§ DIRECTIVE: Please rewrite all the rows below as a numbered list, leaving out the blank lines and the pictures.

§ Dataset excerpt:
start

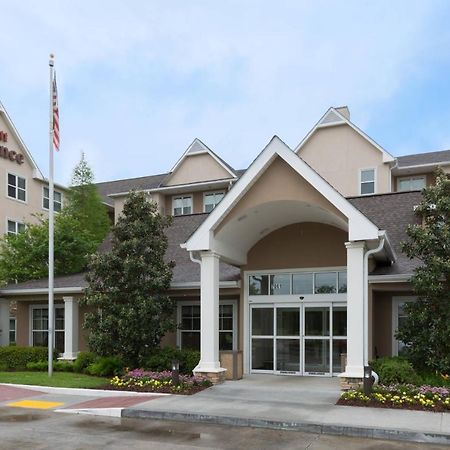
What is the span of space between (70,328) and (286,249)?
26.8ft

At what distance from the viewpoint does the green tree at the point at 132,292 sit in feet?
53.1

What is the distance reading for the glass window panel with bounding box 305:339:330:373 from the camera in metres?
16.3

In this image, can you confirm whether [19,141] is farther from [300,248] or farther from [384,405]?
[384,405]

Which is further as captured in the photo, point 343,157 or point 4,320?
point 343,157

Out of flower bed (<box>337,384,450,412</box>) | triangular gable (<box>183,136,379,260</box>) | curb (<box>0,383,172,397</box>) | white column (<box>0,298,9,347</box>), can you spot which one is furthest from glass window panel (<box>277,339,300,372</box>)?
white column (<box>0,298,9,347</box>)

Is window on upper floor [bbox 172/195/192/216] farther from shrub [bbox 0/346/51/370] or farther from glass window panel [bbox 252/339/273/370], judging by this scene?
glass window panel [bbox 252/339/273/370]

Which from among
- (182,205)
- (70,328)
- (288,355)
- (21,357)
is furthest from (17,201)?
(288,355)

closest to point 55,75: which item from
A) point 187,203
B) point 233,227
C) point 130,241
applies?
point 130,241

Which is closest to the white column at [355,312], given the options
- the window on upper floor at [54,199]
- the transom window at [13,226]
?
the transom window at [13,226]

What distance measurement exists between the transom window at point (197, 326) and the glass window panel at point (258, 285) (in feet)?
3.27

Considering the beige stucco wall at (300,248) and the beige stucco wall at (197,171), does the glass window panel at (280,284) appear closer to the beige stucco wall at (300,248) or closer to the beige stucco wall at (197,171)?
the beige stucco wall at (300,248)

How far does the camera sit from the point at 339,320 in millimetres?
16203

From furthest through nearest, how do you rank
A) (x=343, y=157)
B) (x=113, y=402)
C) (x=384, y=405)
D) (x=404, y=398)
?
1. (x=343, y=157)
2. (x=113, y=402)
3. (x=404, y=398)
4. (x=384, y=405)

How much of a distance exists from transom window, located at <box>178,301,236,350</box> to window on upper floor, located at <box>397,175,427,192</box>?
1710 centimetres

end

§ TASK RESULT:
1. What is the span of space between (70,328) and (286,249)?
2. 26.8ft
3. At what distance from the viewpoint does the green tree at the point at 132,292 sit in feet?
4. 53.1
5. What is the distance reading for the glass window panel with bounding box 305:339:330:373 from the camera in metres?
6. 16.3
7. In this image, can you confirm whether [19,141] is farther from [300,248] or farther from [384,405]?
8. [384,405]
9. Which is further as captured in the photo, point 343,157 or point 4,320?
10. point 343,157
11. Out of flower bed (<box>337,384,450,412</box>) | triangular gable (<box>183,136,379,260</box>) | curb (<box>0,383,172,397</box>) | white column (<box>0,298,9,347</box>), can you spot which one is furthest from glass window panel (<box>277,339,300,372</box>)?
12. white column (<box>0,298,9,347</box>)
13. Is window on upper floor [bbox 172/195/192/216] farther from shrub [bbox 0/346/51/370] or farther from glass window panel [bbox 252/339/273/370], judging by this scene?
14. glass window panel [bbox 252/339/273/370]
15. Which from among
16. - (182,205)
17. - (70,328)
18. - (288,355)
19. - (21,357)
20. is furthest from (17,201)?
21. (288,355)
22. closest to point 55,75: which item from
23. A) point 187,203
24. B) point 233,227
25. C) point 130,241
26. applies?
27. point 130,241
28. Which is closest to the white column at [355,312], given the options
29. - the window on upper floor at [54,199]
30. - the transom window at [13,226]
31. ?
32. the transom window at [13,226]
33. What distance measurement exists between the transom window at point (197, 326) and the glass window panel at point (258, 285) (in feet)?
34. 3.27
35. Considering the beige stucco wall at (300,248) and the beige stucco wall at (197,171), does the glass window panel at (280,284) appear closer to the beige stucco wall at (300,248) or closer to the beige stucco wall at (197,171)?
36. the beige stucco wall at (300,248)
37. How far does the camera sit from the point at 339,320 in millimetres?
38. 16203
39. From furthest through nearest, how do you rank
40. A) (x=343, y=157)
41. B) (x=113, y=402)
42. C) (x=384, y=405)
43. D) (x=404, y=398)
44. ?
45. 1. (x=343, y=157)
46. 2. (x=113, y=402)
47. 3. (x=404, y=398)
48. 4. (x=384, y=405)
49. How much of a distance exists from transom window, located at <box>178,301,236,350</box> to window on upper floor, located at <box>397,175,427,192</box>?
50. 1710 centimetres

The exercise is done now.